_Texto do documento_
José Antônio Silva é de uma geração que sentiu na carne a maldade do mundo. Não por acaso, seus versos são plenos dessa consciência:
“só os locais de duríssimo acesso
ficarão a salvo
do terror humano”
O poeta, autor deste Vagar em Macau, teve sua juventude debaixo do mau tempo das ditaduras latino-americanas da década de setenta, quando traficou com sua turma os primeiros livros independentes, que passavam de mão em mão junto com as ideias que estavam proibidas de circular. Nesse período, ou se era consciente ou alienado. Assim, não esperem do Zé a esperança sem fundamento, a leveza de quem está com a vida ganha, o relativismo de quem vive em cima do muro. Como ele mesmo declara neste excelente poema, “Velho Testamento”:
Creio no Deus
do mal
e do bem.
No inverno
nos despedaçará;
na primavera
nos fará renascer.
Creio no Deus
primitivo:
no outono
casa trancada;
no verão
um cachorro louco.
Creio no Deus
vingador;
nada perdoará
nada esquecerá
e a vida seguirá assim
– sob sua espada.”

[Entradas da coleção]

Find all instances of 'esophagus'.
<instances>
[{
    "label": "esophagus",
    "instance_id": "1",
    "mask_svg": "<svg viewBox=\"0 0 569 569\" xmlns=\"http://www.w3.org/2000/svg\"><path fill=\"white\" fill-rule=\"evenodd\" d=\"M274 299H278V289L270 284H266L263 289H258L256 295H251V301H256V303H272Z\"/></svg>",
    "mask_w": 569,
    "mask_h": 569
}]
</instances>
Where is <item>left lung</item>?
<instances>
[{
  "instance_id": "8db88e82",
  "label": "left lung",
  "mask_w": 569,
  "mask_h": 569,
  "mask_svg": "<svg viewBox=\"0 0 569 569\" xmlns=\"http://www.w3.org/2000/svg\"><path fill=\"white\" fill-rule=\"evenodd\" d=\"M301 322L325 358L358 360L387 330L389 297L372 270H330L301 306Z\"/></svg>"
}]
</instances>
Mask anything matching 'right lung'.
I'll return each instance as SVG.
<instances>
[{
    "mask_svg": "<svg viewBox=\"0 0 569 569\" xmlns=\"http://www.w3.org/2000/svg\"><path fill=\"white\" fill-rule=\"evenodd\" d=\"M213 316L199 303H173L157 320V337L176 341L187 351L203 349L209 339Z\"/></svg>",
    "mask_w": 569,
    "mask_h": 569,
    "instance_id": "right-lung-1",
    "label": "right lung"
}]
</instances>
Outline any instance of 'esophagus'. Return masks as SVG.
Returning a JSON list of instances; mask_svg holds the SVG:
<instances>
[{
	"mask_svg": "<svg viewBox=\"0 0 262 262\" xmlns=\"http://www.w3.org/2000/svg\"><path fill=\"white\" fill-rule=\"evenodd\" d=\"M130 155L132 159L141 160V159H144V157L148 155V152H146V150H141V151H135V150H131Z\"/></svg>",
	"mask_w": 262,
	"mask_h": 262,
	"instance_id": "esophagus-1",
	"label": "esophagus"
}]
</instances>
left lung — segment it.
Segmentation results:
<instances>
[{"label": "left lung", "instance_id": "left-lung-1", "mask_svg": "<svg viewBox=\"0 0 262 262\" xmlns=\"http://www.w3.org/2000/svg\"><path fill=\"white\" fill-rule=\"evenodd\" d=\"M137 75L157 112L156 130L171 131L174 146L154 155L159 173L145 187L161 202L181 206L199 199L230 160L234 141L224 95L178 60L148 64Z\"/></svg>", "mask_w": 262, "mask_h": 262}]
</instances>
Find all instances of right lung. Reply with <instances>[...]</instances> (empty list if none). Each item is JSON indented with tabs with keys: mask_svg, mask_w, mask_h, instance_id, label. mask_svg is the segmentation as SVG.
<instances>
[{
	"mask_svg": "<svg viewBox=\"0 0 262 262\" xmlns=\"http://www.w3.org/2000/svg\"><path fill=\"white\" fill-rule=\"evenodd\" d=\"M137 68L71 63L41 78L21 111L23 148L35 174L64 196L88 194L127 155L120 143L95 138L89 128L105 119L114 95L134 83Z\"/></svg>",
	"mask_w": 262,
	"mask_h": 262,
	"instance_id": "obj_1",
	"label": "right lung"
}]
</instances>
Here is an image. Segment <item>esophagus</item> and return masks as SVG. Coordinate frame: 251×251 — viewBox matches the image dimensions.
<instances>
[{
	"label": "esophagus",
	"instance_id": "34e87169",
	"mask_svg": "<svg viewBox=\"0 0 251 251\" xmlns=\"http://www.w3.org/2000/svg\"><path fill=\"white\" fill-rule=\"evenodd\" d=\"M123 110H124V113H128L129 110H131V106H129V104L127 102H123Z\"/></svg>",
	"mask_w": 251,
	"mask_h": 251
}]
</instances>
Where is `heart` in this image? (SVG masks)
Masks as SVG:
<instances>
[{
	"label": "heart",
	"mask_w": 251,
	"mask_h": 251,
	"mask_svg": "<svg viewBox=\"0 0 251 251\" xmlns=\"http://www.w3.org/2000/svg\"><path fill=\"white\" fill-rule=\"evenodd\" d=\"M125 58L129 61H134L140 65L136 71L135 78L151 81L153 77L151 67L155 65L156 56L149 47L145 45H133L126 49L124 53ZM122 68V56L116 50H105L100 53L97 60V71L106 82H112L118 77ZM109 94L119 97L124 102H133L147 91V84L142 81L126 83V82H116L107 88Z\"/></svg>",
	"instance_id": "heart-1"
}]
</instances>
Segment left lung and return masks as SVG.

_Enunciado_
Prossiga o texto sobre a poesia de José Antônio Silva a partir do ponto em que ele termina, logo depois do último verso citado.

_Resultado da tarefa_
Mas seus textos também se permitem ser lúdicos. O final, por exemplo, de um poema sobre as tragédias da vida no Haiti brinca com som do nome do país:
“Haiti
inferno no paraíso
ai de ti.”
É brincadeira com coisa séria. Mas há outros, como este que desestrutura a lógica do reino animal, em que o poeta pode rir sem medo de ser feliz:
“todo animal
aqui citado
não sofreu danos
durante a produção
desta brincadeira”
Sua poesia é capaz, ainda, de se firmar para além do tempo, realizando com maestria um tema que atravessa o ser humano do dia zero ao infinito: o vazio. Repare no fim deste poema “Buraco Negro”, em que a busca por preencher, durante toda a vida, a falta, o buraco, acaba com a seguinte revelação:
“até que entendi enfim:
aquele maldito só fecha
após enterrar a mim.”
Na reportagem sobre os males da época, na profundidade filosófica e existencial, na percepção aguçada sobre a arte, temos, aqui, dando forma a isso tudo, um poeta. Ou seja, aquele que é capaz de dizer as coisas como quem as cria e as enuncia pela primeira vez:
“Se o início foi o verbo
ainda assim
nada
nada foi dito
pois não fui eu quem o disse”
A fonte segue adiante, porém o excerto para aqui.